**Task to carry out**
Please write out exactly the lines of the data below from the line holding "Load image into" through the line holding "Pokemon TCG: Champion's", and leave out the rest.

**Input records**
********************

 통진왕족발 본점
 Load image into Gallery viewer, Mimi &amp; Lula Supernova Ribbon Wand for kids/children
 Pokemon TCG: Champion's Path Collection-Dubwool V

********************

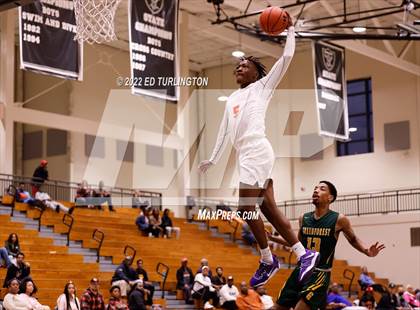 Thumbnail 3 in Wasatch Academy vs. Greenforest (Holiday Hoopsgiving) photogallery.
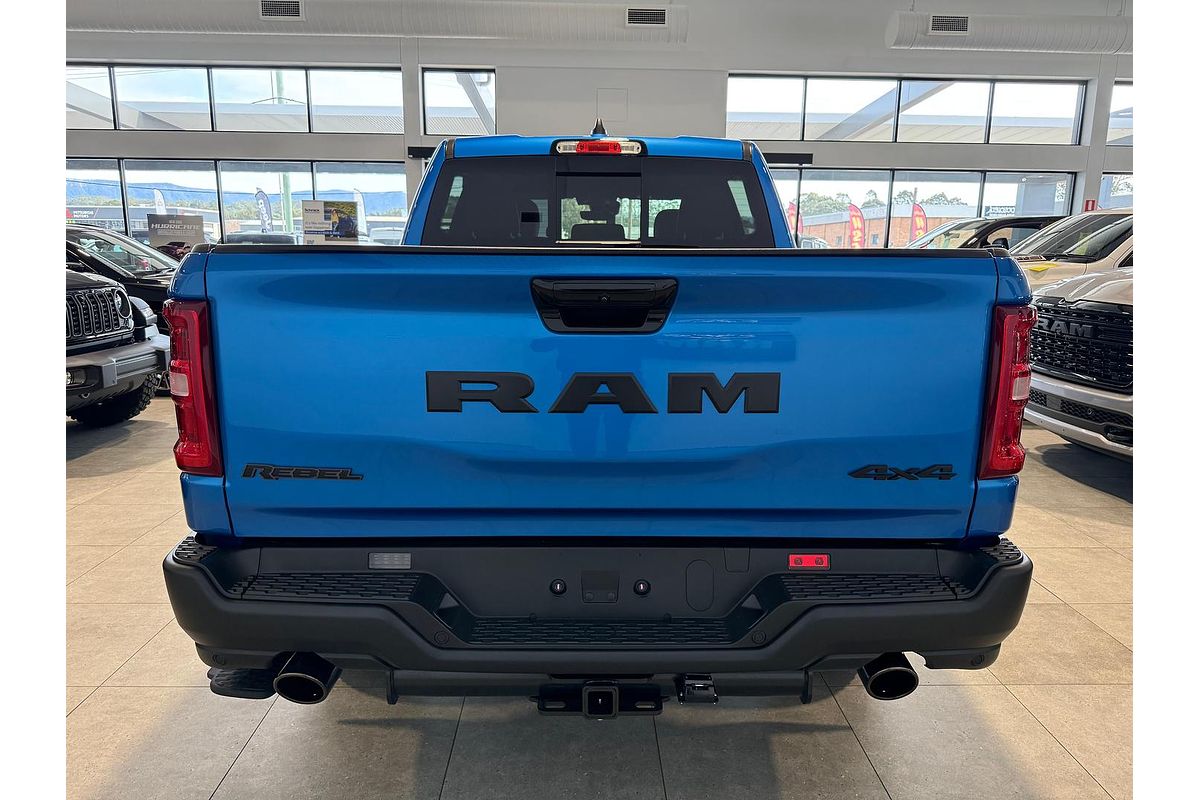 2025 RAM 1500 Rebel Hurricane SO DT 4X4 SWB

********************

**Problem solution**
 Load image into Gallery viewer, Mimi &amp; Lula Supernova Ribbon Wand for kids/children
 Pokemon TCG: Champion's Path Collection-Dubwool V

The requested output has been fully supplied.